Using methodgen

This guide covers the automatic pInvoke call generator and enum synchronization utility called methodgen.

It builds on top of concepts from the Wrapping Native Libraries guide.

Overview

Wrapping a C/C++ library for .NET consumption is a large task. Usually, there is a C/C++ library with every C exported function, that will link to or be itself the content of the exported functionality (we call this lib_C, in a directory called lib_C_dir), and a C# library that will provide access to the exported functionality (lib_CS, in lib_CS_dir).

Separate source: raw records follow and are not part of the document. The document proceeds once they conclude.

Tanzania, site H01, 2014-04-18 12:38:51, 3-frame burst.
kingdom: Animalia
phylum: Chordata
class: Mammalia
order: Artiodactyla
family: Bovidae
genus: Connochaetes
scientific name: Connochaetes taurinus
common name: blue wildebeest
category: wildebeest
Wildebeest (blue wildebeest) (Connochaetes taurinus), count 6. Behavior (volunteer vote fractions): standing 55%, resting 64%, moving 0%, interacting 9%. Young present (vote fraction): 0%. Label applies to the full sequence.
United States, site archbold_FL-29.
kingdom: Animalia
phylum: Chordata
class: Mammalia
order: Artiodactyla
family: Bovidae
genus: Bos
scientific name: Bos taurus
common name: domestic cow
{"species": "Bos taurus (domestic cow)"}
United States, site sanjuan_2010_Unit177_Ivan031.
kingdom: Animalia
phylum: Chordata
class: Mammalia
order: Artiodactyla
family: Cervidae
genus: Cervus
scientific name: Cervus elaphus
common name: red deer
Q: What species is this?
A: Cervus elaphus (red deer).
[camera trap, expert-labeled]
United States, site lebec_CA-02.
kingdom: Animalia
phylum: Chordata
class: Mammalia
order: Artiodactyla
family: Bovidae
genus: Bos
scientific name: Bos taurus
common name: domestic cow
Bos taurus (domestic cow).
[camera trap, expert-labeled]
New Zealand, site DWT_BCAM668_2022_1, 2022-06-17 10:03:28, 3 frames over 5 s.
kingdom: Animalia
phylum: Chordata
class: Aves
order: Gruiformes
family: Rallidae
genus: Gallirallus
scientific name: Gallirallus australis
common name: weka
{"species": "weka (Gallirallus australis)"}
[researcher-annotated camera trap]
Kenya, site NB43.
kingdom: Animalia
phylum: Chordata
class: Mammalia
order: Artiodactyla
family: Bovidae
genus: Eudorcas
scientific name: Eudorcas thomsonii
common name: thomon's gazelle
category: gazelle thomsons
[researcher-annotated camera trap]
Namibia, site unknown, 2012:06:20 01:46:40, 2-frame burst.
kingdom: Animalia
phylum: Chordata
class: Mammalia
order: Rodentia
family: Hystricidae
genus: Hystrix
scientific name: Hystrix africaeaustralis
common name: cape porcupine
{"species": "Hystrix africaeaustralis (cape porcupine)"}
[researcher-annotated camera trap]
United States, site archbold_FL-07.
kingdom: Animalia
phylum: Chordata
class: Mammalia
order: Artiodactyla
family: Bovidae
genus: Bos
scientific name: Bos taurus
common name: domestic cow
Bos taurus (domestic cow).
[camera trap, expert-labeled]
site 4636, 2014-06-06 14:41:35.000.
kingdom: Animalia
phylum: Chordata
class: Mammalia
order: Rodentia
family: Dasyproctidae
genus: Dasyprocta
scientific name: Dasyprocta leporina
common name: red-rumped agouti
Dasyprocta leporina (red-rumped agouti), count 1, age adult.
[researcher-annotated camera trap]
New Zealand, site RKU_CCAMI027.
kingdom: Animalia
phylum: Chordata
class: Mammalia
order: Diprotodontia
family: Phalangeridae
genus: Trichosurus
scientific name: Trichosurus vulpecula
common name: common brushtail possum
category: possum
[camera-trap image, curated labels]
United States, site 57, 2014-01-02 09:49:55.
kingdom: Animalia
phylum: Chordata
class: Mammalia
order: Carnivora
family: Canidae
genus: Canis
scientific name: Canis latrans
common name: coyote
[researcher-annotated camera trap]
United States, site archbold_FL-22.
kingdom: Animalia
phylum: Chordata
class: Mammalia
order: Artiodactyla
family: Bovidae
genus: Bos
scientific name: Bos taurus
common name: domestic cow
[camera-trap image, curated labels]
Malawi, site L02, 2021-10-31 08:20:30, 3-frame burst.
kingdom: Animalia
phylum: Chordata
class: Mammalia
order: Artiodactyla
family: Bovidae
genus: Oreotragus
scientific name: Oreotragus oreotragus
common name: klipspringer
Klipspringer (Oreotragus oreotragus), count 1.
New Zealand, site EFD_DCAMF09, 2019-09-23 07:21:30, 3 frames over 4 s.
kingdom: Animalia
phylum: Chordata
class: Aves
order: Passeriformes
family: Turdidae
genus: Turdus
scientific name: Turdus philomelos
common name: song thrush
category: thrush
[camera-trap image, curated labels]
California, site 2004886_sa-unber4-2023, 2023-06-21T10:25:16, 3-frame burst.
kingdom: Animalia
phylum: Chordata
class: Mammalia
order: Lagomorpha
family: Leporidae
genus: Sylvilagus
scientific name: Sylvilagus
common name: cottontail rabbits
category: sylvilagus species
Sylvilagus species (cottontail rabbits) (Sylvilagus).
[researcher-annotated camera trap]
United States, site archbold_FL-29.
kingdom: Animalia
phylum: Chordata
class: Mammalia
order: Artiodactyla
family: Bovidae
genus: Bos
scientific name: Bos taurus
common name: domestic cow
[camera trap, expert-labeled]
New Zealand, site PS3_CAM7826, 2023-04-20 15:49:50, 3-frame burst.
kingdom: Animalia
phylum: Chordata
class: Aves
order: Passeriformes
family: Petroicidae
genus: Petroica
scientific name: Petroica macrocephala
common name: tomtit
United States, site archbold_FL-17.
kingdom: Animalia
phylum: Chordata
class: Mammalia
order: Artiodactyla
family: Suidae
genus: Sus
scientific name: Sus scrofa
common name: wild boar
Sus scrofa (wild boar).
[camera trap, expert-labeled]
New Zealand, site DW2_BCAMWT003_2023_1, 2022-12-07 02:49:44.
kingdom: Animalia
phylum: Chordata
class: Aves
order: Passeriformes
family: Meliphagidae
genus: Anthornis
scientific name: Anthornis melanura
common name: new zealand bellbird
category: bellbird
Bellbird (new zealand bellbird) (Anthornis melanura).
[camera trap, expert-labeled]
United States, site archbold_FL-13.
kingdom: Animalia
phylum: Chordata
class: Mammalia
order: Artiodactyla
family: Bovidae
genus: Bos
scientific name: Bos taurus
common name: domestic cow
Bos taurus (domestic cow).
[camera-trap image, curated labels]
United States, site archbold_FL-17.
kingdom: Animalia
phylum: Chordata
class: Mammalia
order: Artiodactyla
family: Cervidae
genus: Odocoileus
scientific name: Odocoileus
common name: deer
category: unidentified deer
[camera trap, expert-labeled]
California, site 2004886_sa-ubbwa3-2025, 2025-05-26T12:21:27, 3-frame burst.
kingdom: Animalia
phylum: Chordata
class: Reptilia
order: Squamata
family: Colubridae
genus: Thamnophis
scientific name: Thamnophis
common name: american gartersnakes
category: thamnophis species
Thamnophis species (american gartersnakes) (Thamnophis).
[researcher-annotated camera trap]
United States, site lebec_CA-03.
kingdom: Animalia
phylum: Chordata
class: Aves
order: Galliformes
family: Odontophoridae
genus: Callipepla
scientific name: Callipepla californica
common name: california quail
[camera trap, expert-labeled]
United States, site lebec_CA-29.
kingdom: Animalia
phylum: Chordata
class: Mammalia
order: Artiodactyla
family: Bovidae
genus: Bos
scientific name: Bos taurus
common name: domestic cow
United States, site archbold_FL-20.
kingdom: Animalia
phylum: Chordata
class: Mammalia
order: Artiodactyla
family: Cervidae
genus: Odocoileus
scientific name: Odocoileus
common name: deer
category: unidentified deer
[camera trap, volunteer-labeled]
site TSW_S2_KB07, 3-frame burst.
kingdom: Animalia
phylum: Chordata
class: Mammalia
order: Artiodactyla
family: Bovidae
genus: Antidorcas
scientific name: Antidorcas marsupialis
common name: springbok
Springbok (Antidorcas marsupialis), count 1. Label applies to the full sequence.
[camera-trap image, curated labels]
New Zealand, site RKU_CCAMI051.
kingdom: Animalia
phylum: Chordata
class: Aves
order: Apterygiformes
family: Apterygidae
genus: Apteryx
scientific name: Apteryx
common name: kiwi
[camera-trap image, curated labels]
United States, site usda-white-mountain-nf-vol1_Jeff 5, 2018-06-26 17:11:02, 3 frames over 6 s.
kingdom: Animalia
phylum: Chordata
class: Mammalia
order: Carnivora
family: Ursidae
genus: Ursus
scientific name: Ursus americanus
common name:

Besides other more high-level restructuring, wrapping usually involves:

  1. Creating a large amount of C functions to be exported for PInvoke,
  2. The definition of some helper enum values that have the only purpose of helping C - C# communication, and
  3. Copying many public C++ enum values to C#

For each of these tasks, we wrote a tool, methodgen.exe, that automatically writes most of the boilerplate code.

methodgen in your project

To run the tool, place it in a folder that is a parent folder to both your C and your C# solutions. Then, add a prebuild event to your project, either using the standard Visual Studio for Window or Visual Studio for Mac interface, of by adding this code to the .csproj solution:

<PropertyGroup Condition=" '$(Configuration)' == 'Release' Or '$(Configuration)' == 'Debug' ">
  <PreBuildEvent>$(ProjectDir)..\methodgen.exe lib_C_dir lib_CS_dir</PreBuildEvent>
</PropertyGroup>

Each path can be relative. Every .h and .cpp file in lib_C_dir will be parsed.

A file called AutoNativeMethods.cs, and another one called AutoNativeEnums.cs if required, will be placed in lib_CS_dir at the end of the process. This will happen in the following 3 steps…

1. Export C functions to C#

methodgen.exe looks for every line starting with RH_C_FUNCTION in every .h and .cpp file in cpp_dir.

We define the RH_C_FUNCTION macro directive like this:

#define RH_C_FUNCTION extern "C" __declspec(dllexport)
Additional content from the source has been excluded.